Sir Francis smiled. ‘We do not set lads of your age to cope with old foxes,’ he answered; ‘and it seems to me that you used far discretion in the encounter. The mere belief that the child lives does not show him where she may be. In effect, it would seem likely to most that the babe would be nursed in some cottage, and thus not be in the city of La Sablerie at all. He might, mayhap, thus be put on a false scent.’

‘Oh no,’ exclaimed Berenger, startled; ‘that might bring the death of some other person’s child on my soul.’

‘That shall be guarded against,’ said Sir Francis. ‘In the meantime, my fair youth, keep your matters as silent as may be–do not admit the Chevalier again in my absence; and, as to this man Guibert, I will confer with my steward whether he knows too much, and whether it be safer to keep of dismiss him!’

‘If only I could see the King, and leave Paris,’ sighed Berenger.

And Walsingham, though unwilling to grieve the poor youth further, bethought himself that this was the most difficult and hopeless matter of all. As young Ribaumont grew better, the King grew worse; he himself only saw Charles on rare occasions, surrounded by a host of watchful eyes and ears, and every time he marked the progress of disease; and though such a hint could be given by an Ambassador, he thought that by far the best chance of recovery of the child lay in the confusion that might probably follow the death of Charles IX. in the absence of his next heir.

Berenger reckoned on the influence of Elisabeth of Austria, who had been the real worker in his union with Eutacie; but he was told that it was vain to expect assistance from her. In the first year of her marriage, she had fondly hoped to enjoy her husband’s confidence, and take her natural place in his court; but she was of no mould to struggle with Catherine de Medicis, and after a time had totally desisted. Even at the time of the St. Bartholomew, she had endeavoured to uplift her voice on the side of mercy, and had actually saved the lives of the King of Navarre and Prince of Conde; and her father, the good Maximilian II., had written in the strongest terms to Charles IX. expressing his horror of the massacre. Six weeks later, the first hour after the birth of her first and only child, she had interceded with her husband for the lives of two Huguenots who had been taken alive, and failing then either through his want of will or want of power, she had collapsed and yielded up the endeavour. She ceased to listen to petitions from those who had hoped for her assistance, as if to save both them and herself useless pain, and seemed to lapse into a sort of apathy to all public interests. She hardly spoke, mechanically fulfilled her few offices in the court, and seemed to have turned her entire hope and trust into prayer for her husband. Her German confessor had been sent home, and a Jesuit given her in his stead, but she had made no resistance; she seemed to the outer world a dull, weary stranger, obstinate in leading a conventual life; but those who knew her best—and of these few was the Huguenot surgeon Pare—knew that her heart had been broken two guilty lives, or to make her husband free himself from his bondage to bloody counsels. To pray for him was all that remained to her—and unwearied had been those prayers. Since his health had declined, she had been equally indefatigable in attending on him, and did not seem to have a single interest beyond his sick chamber.

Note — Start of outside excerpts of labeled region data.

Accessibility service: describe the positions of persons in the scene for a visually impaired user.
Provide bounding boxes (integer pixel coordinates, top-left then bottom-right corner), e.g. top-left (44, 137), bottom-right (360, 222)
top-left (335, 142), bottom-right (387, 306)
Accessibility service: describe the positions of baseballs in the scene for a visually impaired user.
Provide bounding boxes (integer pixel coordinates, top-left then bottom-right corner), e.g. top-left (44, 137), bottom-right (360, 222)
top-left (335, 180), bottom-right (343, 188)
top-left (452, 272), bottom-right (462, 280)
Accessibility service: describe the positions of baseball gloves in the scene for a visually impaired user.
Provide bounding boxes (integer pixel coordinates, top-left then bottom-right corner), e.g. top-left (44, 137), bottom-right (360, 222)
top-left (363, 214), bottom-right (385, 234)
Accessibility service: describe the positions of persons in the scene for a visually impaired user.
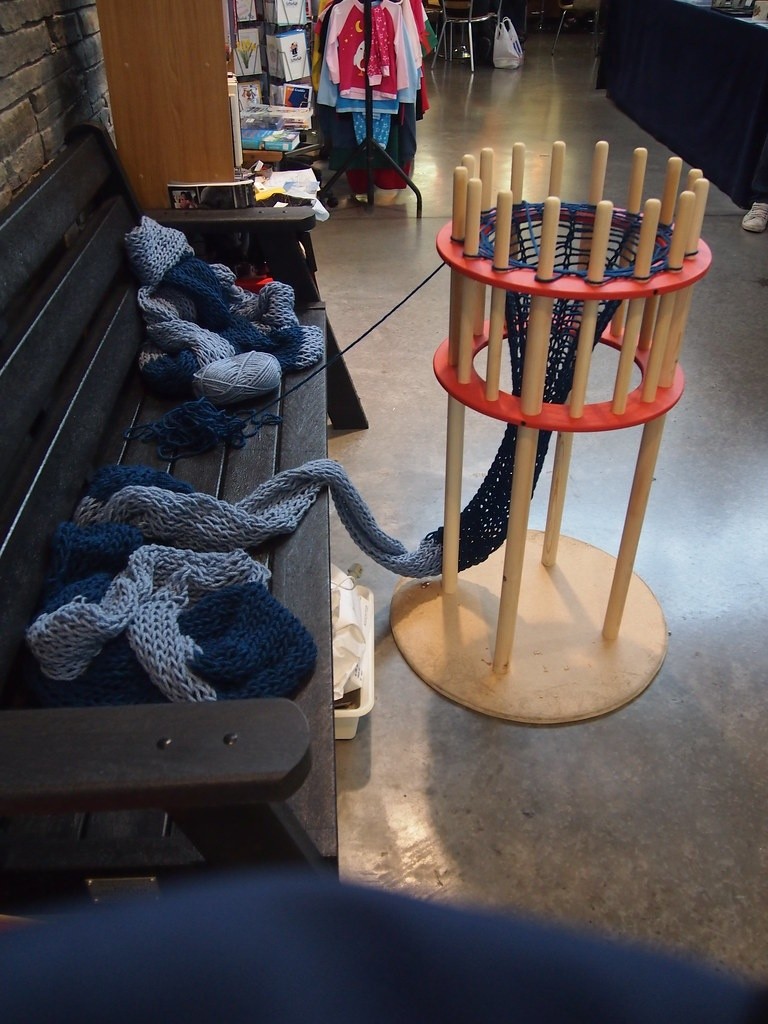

As to the King of Navarre, for whose help Berenger had hoped, he had been all these months in the dishonouable thraldom of Catherine de Medicis, and was more powerless than ever at this juncture, having been implicated in Alencon’s plot, and imprisoned at Vincennes.

And thus, the more Berenger heard of the state of things, the less hopeful did his cause appear, till he could almost have believed his best chance lay in Philip’s plan of persuading the Huguenots to storm the convent.